土室川シンケイタキ沢

天候:晴

伊藤さんとは松姫峠の駐車スペースで待ち合わせ。7時40分頃に到着したが、残りのスペースは2台分のみ。伊藤さんは既に到着し、身支度を始めていた。一番左端に車を停めると、すぐに軽自動車がやって来て、駐車スペースは満車となった。
伊藤さんが聞いたところでは、軽自動車のグループもシンケイタキ沢に入渓するという。こちらは、尾根を下降しての入渓だが、あちらは沢を下降するそうだ。

身支度を整え、8時12分に駐車スペースを出発し、まず、牛ノ寝通り登山道をタツビ尾根の下降点まで移動する。20分ほど歩くと、小広くなったところへ出る。下降点はこの辺か?としばしうろうろするが、もう少し先のようだ。ちょうど、登山道が右折するところの道標の裏側に踏み跡が続いており、ここが正解だった。
踏み跡は比較的明瞭だが、傾斜は少し急。加えて、フェルトソールの敵、濡れた松葉が敷き詰められた箇所が多く、気が抜けない。2度ほどシリモチをつきながら約1時間の下降で目的の鞍部に到達、西側の沢地形めがけて急傾斜の斜面を降りるが、岩屑が堆積した斜面で、落石に気を付けながらの下降となった。

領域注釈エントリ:
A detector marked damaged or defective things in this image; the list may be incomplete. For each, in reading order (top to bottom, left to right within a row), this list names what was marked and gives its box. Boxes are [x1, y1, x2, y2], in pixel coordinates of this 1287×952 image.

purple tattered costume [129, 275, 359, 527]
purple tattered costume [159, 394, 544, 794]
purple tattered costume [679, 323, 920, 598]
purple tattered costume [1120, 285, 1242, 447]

...

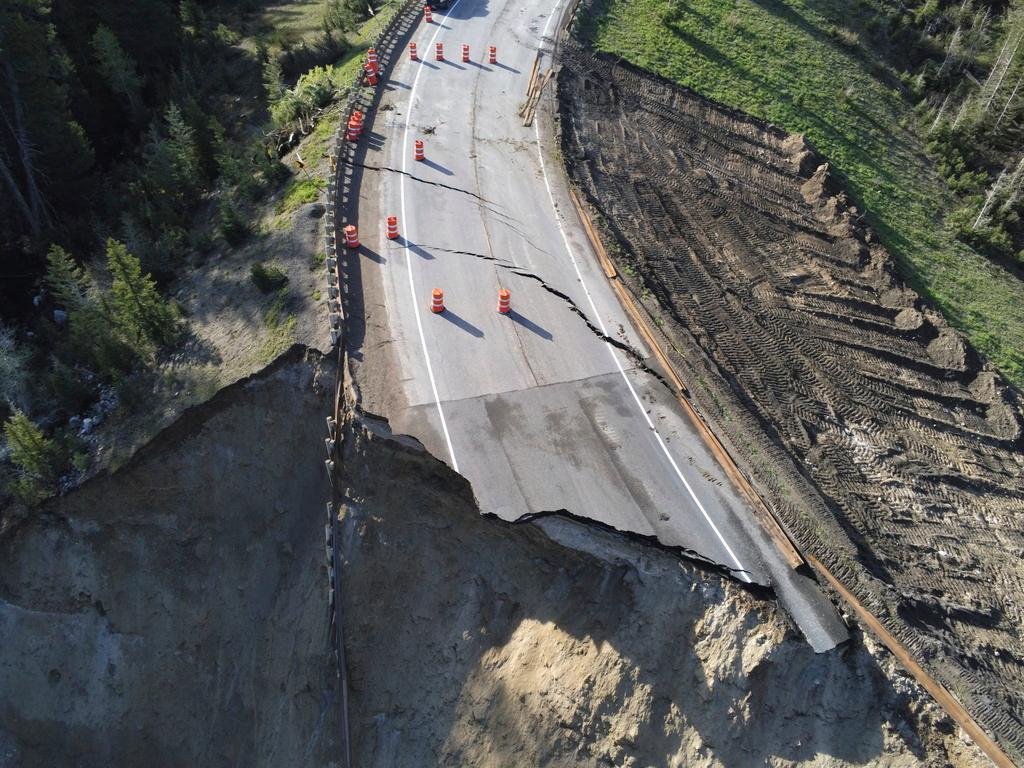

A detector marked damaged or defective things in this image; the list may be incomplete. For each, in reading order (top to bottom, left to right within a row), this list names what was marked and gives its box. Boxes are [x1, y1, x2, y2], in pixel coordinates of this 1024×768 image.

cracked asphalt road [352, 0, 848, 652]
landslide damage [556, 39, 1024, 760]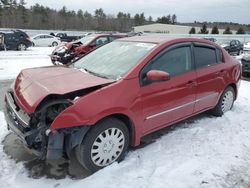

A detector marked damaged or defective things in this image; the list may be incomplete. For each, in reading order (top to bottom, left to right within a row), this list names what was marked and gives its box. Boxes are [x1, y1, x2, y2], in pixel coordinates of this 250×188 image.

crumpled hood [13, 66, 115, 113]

---

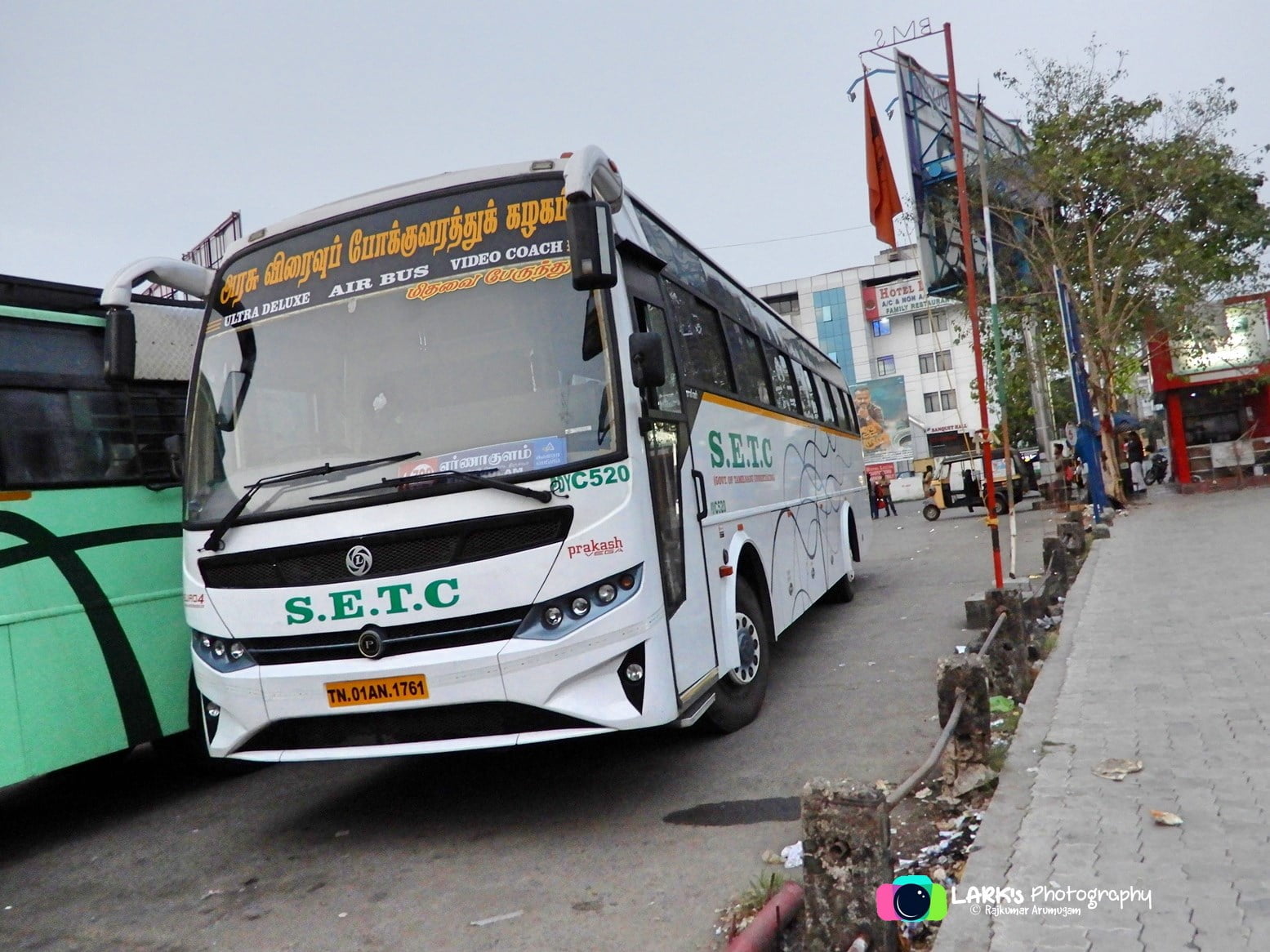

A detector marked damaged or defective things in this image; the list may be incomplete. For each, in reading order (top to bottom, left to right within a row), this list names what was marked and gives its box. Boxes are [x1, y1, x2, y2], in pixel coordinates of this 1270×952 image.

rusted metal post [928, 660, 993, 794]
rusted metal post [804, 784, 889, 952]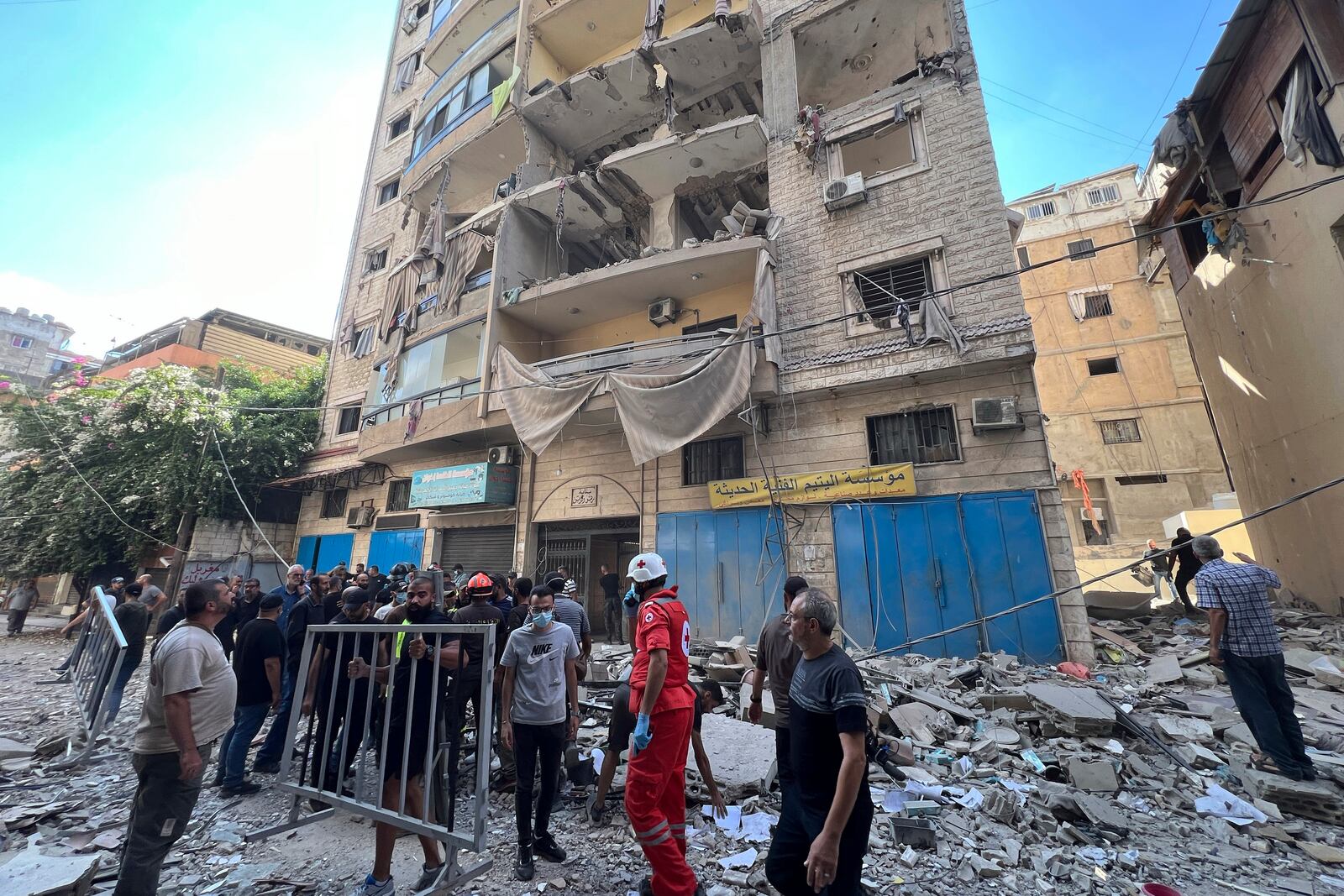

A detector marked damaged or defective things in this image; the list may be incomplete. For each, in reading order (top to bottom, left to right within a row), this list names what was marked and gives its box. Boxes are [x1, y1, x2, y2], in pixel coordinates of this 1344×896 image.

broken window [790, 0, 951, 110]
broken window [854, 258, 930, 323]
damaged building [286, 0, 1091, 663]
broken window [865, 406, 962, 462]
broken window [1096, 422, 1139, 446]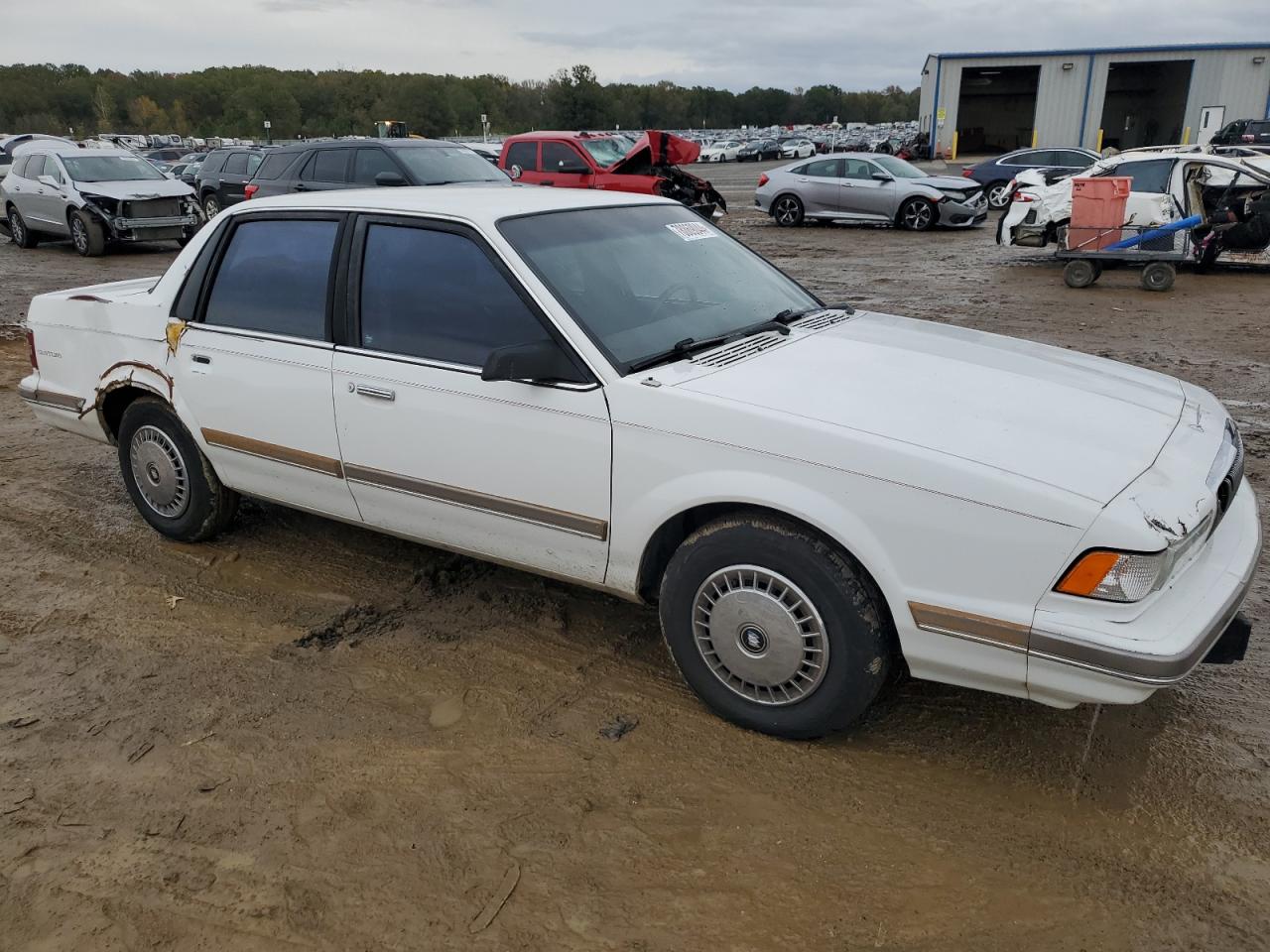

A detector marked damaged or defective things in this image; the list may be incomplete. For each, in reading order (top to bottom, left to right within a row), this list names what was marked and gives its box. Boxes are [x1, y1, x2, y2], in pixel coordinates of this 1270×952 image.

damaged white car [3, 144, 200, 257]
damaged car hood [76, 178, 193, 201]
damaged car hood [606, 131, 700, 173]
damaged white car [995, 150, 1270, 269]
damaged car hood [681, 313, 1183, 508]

* **課題**
土室川シンケイタキ沢の山行記録を、最後の文の後から書き継ぎなさい。

* **解答**
傾斜が落ち着いたところで、5分休憩。ほっと一息ついて出発すると、今度は落ち葉の堆積で足元の状態がよくわからない。時々、足を取られながら、”ツボ足”下降を続けると、前方にシンケイタキ沢の本流が見えてくる。落ち葉はますます深くなり、最後は腰くらいまで沈みながらの下降に…。

落ち葉のラッセル
シンケイタキ沢本流は目の前だが、腰まで埋まる落ち葉に難儀する。

やっと本流の河原に辿り着き、上流を見ると二段のナメの小滝が懸かり、下流は堰堤となっている。上流は奥にもナメ小滝が落ちているのが見えた。日が差して、水の煌めきがきれいだ。小滝をいくつか越えていくと、前方の高みから水を落とす滝が見えてきた。高い滝があるなあと近づくと、本流は右へ曲がっており、滝は枝沢の滝だった。傾斜は緩いが、多段のナメ滝だ。

枝沢の多段滝
本流が右に曲がるところへ、右岸から流入する沢の多段ナメ滝

本流の方はというと、ゴルジュの奥に垂直な8m滝が懸かっていた。これは登れないね…。巻きは、右岸の岩交じりの斜面を上がり、滝を越えたところで下に見える河原に向かって急な斜面を下る。立ち木を頼りに何とかロープを使わずに沢に復帰できた。8m滝に続く4m斜瀑の上だ。

8m滝
薄暗いゴルジュの奥に落ちる8m滝

巻き終えた先もナメ・ナメ小滝が続くが、しばらくで水量比左2対右3の二俣となる。(Co840)左俣も牛ノ寝通りまで一直線に詰めあがっているが、今日は右俣へ進む。

Co840二俣
Co840二俣。写真では、左の水量が多く見えるが、左2対右3で右の方が水量が多い。この二俣は、右へ進む。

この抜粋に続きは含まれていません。